Humans, given sufficiently complex requirements and sufficiently complex codebases, also regularly fail. You're tacitly admitting that LLMs are approaching (if not exceeding) human levels of performance now. We somehow get non-deterministic humans to achieve useful work. In fact, staff provide managers with an abstraction over the work they're responsible for - managers don't know every detail of the systems they're responsible for.

There are effective ways to use LLMs. I recommend using those, not using overly complex prompts, and not letting LLMs freely make changes to large code bases. Just as compilers only compile one source file at a time, LLMs work best if you scope their attention. Same goes for humans, in fact.

> There's no comparison to be made between this and, for example, a compiler.

A simple comparison is that both can generate useful code. You need to be more precise about the issues you're trying to identify.

Anyway, the comparison to compilers isn't really the point. It's undeniable that LLMs are an abstraction themselves, and that they can generate new abstractions. Saying that they're "not another abstraction" is just definitionally wrong.

Sure, they're not the same kind of abstraction as a traditional compiler. They require new ways of working, but actually not that new, as the manager example I gave suggests.

> When claude deletes a fix it did two weeks ago, while trying to fix some unrelated error, do you never stop and think "this is not quite the same as what GCC does"?

I never made the mistake of thinking LLMs were the same as GCC in the first place.

And once again, I've seen human developers do exactly what you just described. That's why we review code. All the arguments you're making are essentially also arguments that humans shouldn't be involved in software development either.

Terr_ · 2026-05-04T17:25:33 1777915533

> LLMs are also quite deterministic if you want them to be

In the shallow sense that any PRNG is deterministic if you set the seed and if you control triggering order.

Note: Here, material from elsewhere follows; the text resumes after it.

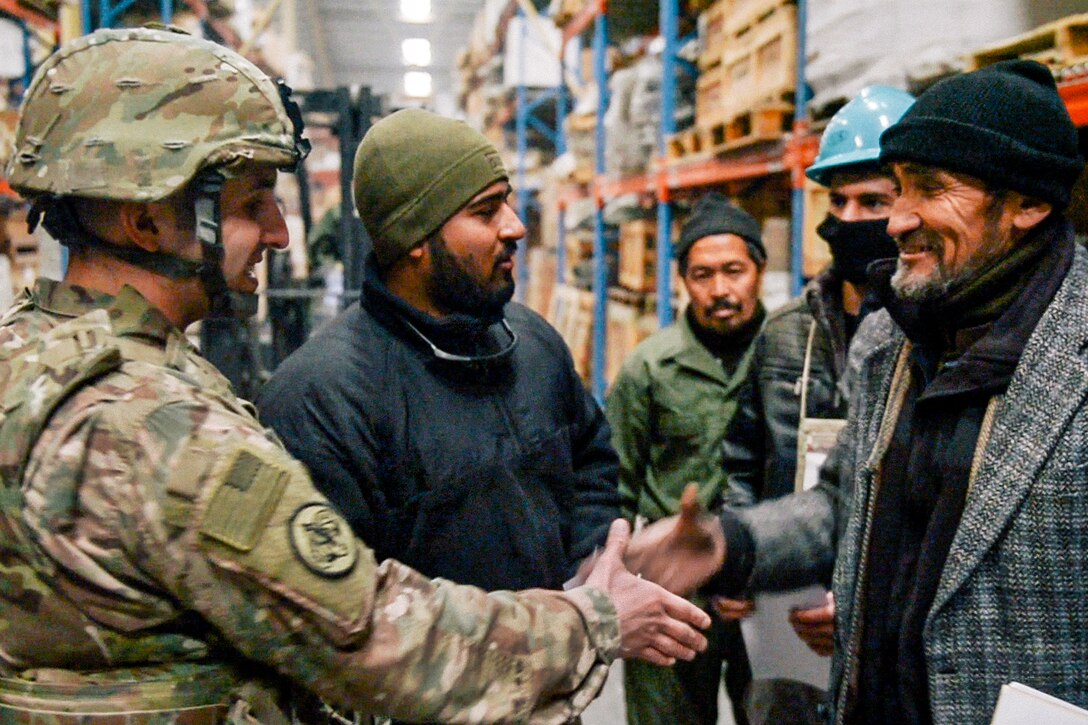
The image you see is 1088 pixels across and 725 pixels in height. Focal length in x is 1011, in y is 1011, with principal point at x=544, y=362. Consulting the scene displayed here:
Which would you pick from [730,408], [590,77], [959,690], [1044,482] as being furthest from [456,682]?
[590,77]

However that's not usually the situation/scope people are talking about.

antonvs · 2026-05-04T17:57:19 1777917439

I was just pointing out, in part, that the non-determinism is a choice, but I probably would have needed to go down a whole rabbit hole about exploration of search spaces etc.

My broader point is that it's not really the non-determinism that's an issue. What the other commenter seems to be looking for is something along the lines of repeatable correctness, where correctness is generally a requirement that the model doesn't have full access to. The non-determinism is an implementation detail here.

antonvs · 2026-05-04T12:43:18 1777898598

It’s not even close to at an end. Hardware would need to increase in cost by hundreds or even thousands of times to materially change that calculation.

Just as an example, the cost of one week of engineering time corresponds to tens of thousands of vCPU-hours, which is many years of CPU time.

As such, it only ever makes business sense to optimize code either when it has bottlenecks that can’t be fixed by throwing hardware at it, or when it’s so inefficient that it can be sped up by several orders of magnitude.